The calendar year 2010 Outpatient Prospective Payment System final rule (74FR 60580) discusses “immediately available” and states which QHPs can provide direct supervision and who may personally perform specific therapeutic services under state law and hospital privileges.
The QHP must be immediately available to furnish assistance and direction throughout the performance of the procedure (not “on call”) “without interval of time” and must be interruptible if concurrently engaged in other activities (eg, patient care). The rule also states hospitalists or emergency department physicians can provide direct supervision, if they are interruptible and are licensed, able, and have hospital privileges to furnish the specific therapeutic service(s).

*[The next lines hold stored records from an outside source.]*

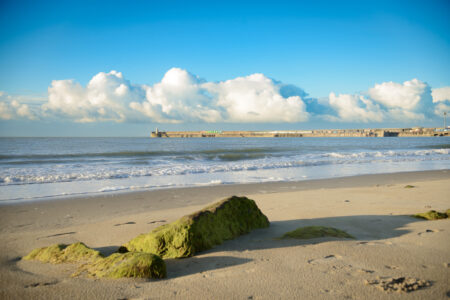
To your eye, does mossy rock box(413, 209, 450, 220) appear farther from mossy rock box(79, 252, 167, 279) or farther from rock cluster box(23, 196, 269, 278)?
mossy rock box(79, 252, 167, 279)

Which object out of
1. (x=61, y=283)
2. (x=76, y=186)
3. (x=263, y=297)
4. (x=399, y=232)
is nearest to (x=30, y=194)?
(x=76, y=186)

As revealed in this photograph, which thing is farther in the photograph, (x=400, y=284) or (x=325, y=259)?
(x=325, y=259)

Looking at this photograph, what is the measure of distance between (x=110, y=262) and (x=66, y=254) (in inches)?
28.5

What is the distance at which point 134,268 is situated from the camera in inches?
100

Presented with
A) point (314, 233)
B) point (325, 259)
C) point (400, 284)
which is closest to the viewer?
point (400, 284)

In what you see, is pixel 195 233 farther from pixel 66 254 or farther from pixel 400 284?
pixel 400 284

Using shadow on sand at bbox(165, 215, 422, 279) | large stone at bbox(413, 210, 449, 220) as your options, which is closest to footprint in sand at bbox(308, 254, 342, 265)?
shadow on sand at bbox(165, 215, 422, 279)

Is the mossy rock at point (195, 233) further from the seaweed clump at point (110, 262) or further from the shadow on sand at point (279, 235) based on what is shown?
the seaweed clump at point (110, 262)

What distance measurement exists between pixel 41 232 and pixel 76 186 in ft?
18.7

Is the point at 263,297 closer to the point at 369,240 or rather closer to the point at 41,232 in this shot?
the point at 369,240

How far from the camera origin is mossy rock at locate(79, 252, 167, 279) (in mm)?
2521

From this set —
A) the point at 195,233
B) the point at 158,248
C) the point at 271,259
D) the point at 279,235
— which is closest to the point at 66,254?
the point at 158,248

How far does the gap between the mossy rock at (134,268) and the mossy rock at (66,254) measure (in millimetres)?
321

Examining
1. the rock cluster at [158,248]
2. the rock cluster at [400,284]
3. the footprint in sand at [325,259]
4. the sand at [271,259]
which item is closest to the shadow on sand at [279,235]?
the sand at [271,259]
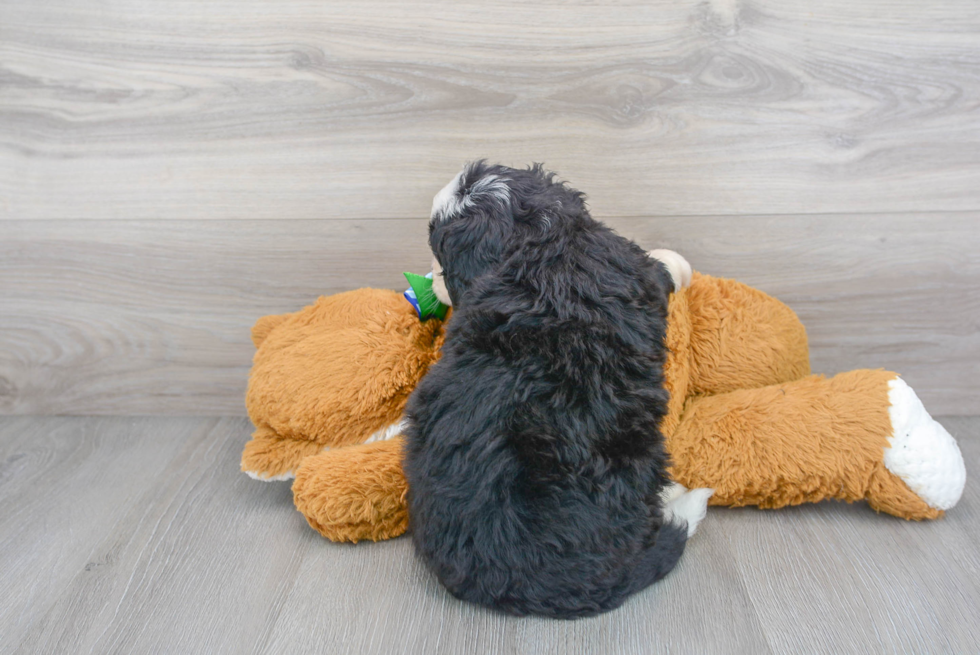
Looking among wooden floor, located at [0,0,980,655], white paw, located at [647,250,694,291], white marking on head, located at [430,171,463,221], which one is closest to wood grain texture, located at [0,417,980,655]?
wooden floor, located at [0,0,980,655]

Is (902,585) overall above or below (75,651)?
above

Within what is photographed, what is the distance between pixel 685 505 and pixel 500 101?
67cm

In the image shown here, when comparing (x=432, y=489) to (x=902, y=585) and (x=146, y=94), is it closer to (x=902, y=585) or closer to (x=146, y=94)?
(x=902, y=585)

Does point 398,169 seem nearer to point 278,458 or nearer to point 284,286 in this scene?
point 284,286

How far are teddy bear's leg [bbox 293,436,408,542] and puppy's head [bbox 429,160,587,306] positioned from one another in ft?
0.86

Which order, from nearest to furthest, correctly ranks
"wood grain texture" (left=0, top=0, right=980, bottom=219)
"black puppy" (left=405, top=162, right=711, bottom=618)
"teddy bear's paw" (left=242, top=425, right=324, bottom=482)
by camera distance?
"black puppy" (left=405, top=162, right=711, bottom=618)
"teddy bear's paw" (left=242, top=425, right=324, bottom=482)
"wood grain texture" (left=0, top=0, right=980, bottom=219)

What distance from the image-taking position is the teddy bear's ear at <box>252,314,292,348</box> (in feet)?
3.66

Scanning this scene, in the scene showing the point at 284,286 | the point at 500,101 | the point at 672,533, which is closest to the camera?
the point at 672,533

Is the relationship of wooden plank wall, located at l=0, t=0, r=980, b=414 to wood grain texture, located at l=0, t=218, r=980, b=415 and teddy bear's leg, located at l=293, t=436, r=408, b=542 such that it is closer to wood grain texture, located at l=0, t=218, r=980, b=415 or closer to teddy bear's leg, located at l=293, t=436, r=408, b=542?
wood grain texture, located at l=0, t=218, r=980, b=415

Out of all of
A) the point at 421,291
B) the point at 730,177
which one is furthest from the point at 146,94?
the point at 730,177

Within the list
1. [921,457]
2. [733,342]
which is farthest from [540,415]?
[921,457]

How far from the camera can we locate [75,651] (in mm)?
751

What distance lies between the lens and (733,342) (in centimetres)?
101

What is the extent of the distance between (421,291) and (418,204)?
0.21 meters
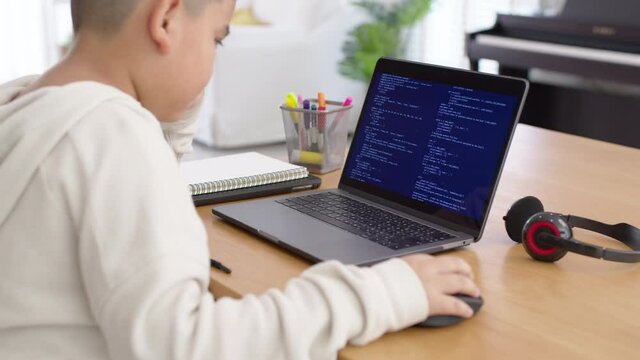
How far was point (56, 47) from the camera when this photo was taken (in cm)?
519

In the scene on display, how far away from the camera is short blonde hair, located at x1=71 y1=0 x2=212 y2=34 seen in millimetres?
874

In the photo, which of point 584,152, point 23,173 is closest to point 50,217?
point 23,173

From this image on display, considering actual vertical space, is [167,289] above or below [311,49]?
above

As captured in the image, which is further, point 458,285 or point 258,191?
point 258,191

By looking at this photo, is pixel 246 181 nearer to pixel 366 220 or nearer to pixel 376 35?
pixel 366 220

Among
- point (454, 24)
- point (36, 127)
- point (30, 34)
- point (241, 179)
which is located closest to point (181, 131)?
point (241, 179)

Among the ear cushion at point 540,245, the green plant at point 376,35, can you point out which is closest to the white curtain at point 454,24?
the green plant at point 376,35

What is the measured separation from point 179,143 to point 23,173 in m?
0.59

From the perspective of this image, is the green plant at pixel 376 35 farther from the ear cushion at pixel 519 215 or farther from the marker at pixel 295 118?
the ear cushion at pixel 519 215

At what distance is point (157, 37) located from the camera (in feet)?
2.87

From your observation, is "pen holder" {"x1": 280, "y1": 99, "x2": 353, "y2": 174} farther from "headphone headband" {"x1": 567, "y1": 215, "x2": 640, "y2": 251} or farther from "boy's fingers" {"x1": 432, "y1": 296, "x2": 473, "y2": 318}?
"boy's fingers" {"x1": 432, "y1": 296, "x2": 473, "y2": 318}

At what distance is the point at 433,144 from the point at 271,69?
125 inches

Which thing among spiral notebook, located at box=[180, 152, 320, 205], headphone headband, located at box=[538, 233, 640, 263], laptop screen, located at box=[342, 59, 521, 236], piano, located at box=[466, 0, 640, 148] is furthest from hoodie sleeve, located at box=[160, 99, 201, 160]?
piano, located at box=[466, 0, 640, 148]

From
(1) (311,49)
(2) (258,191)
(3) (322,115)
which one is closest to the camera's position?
(2) (258,191)
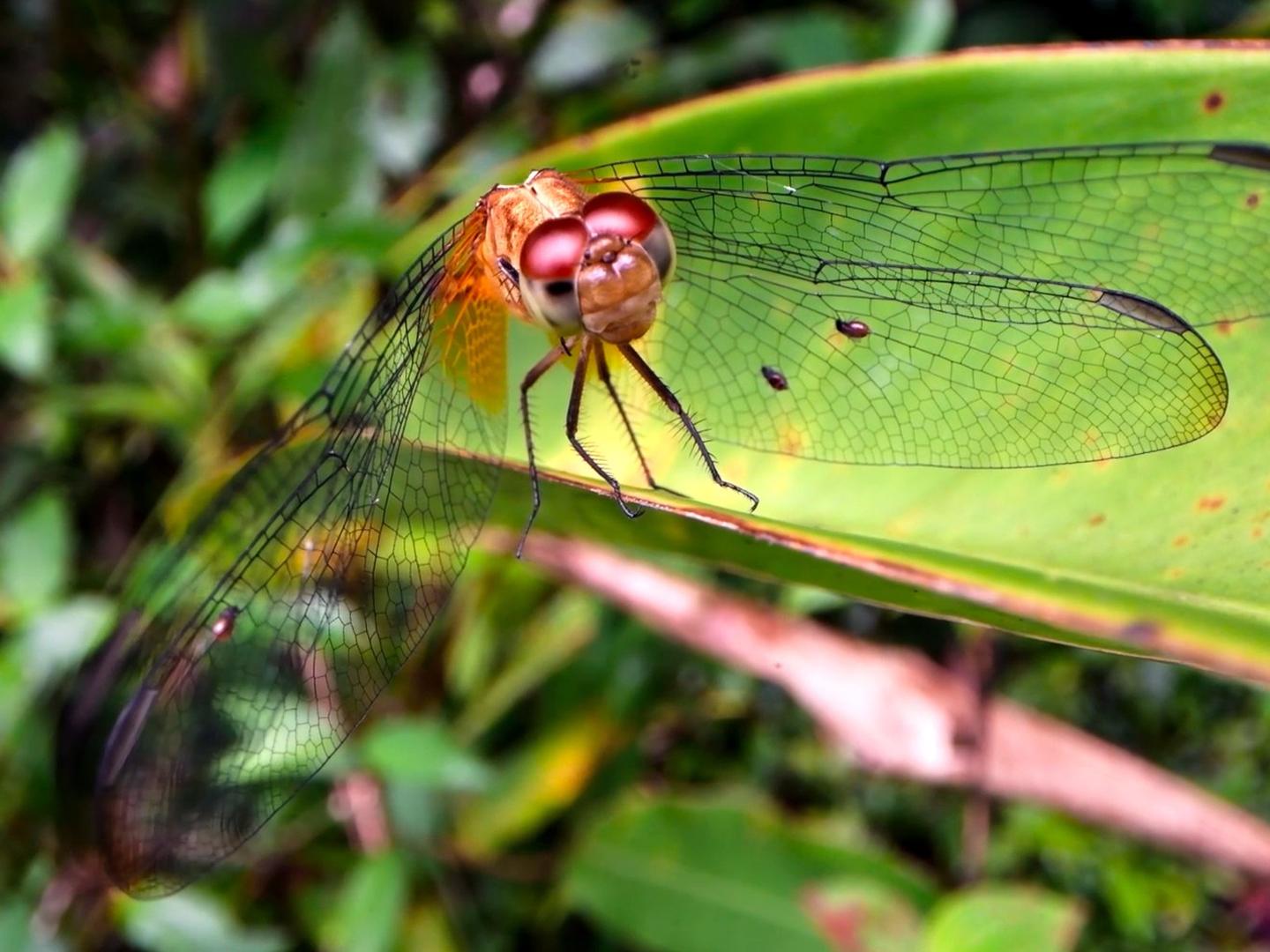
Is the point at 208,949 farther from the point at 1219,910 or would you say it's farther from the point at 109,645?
the point at 1219,910

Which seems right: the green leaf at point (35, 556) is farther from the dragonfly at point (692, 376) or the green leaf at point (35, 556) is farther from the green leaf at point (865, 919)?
the green leaf at point (865, 919)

Nearly all services/procedures/products performed/supplied in an HOPD require direct supervision in order to be deemed “medically necessary.”
Therefore, if an HOPD has been billing Medicare and receiving payment when direct supervision was not available, the hospital may be asked for a repayment upon an audit.
NOTE: Effective Jan. 1, 2014, the direct supervision regulation also applies to critical access hospitals in order for HOPD services to be deemed “medically necessary.”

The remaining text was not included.